[PROBLEM TO SOLVE]
Write out every line of the data below word for word, leaving out the pictures.

[RECORD EXTRACTS]
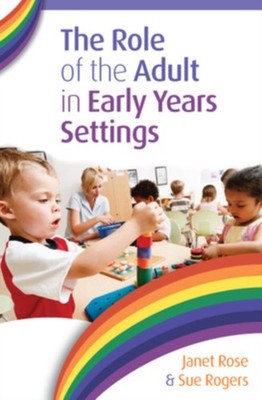 The Role of the Adult in Early Years Settings by Janet Rose PAPERBACK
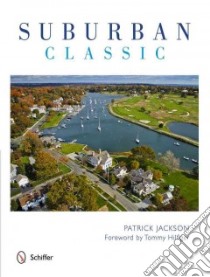 Suburban Classic libro in lingua di Jackson Patrick, Hilfiger Tommy (FRW)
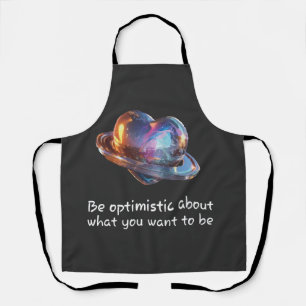 Be Optimistic About What You Want to Be Apron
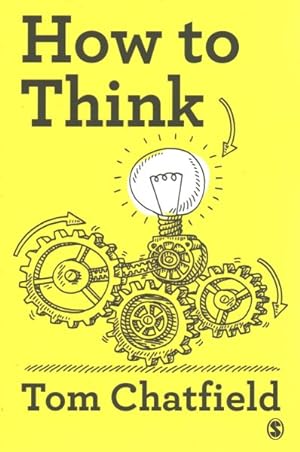 Bild des Verkufers fr How to Think : Your Essential Guide to Clear, Critical Thought zum Verkauf von GreatBookPrices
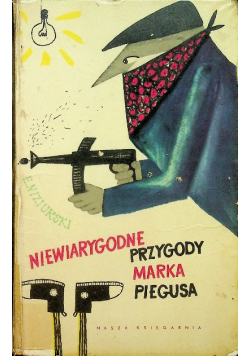 Niewiarygodne przygody Marka Piegusa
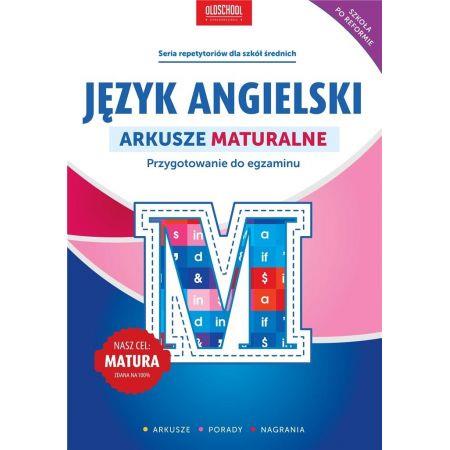 JĘZYK ANGIELSKI. ARKUSZE MATURALNE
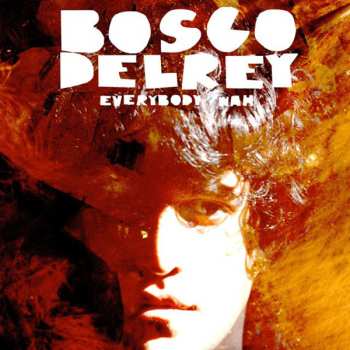 Bosco Delrey: Everybody Wah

[SOLUTION TO THIS EXERCISE]
 The Role of the Adult in Early Years Settings by Janet Rose PAPERBACK
 Suburban Classic libro in lingua di Jackson Patrick, Hilfiger Tommy (FRW)
 Be Optimistic About What You Want to Be Apron
 Bild des Verkufers fr How to Think : Your Essential Guide to Clear, Critical Thought zum Verkauf von GreatBookPrices
 Niewiarygodne przygody Marka Piegusa
 JĘZYK ANGIELSKI. ARKUSZE MATURALNE
 Bosco Delrey: Everybody Wah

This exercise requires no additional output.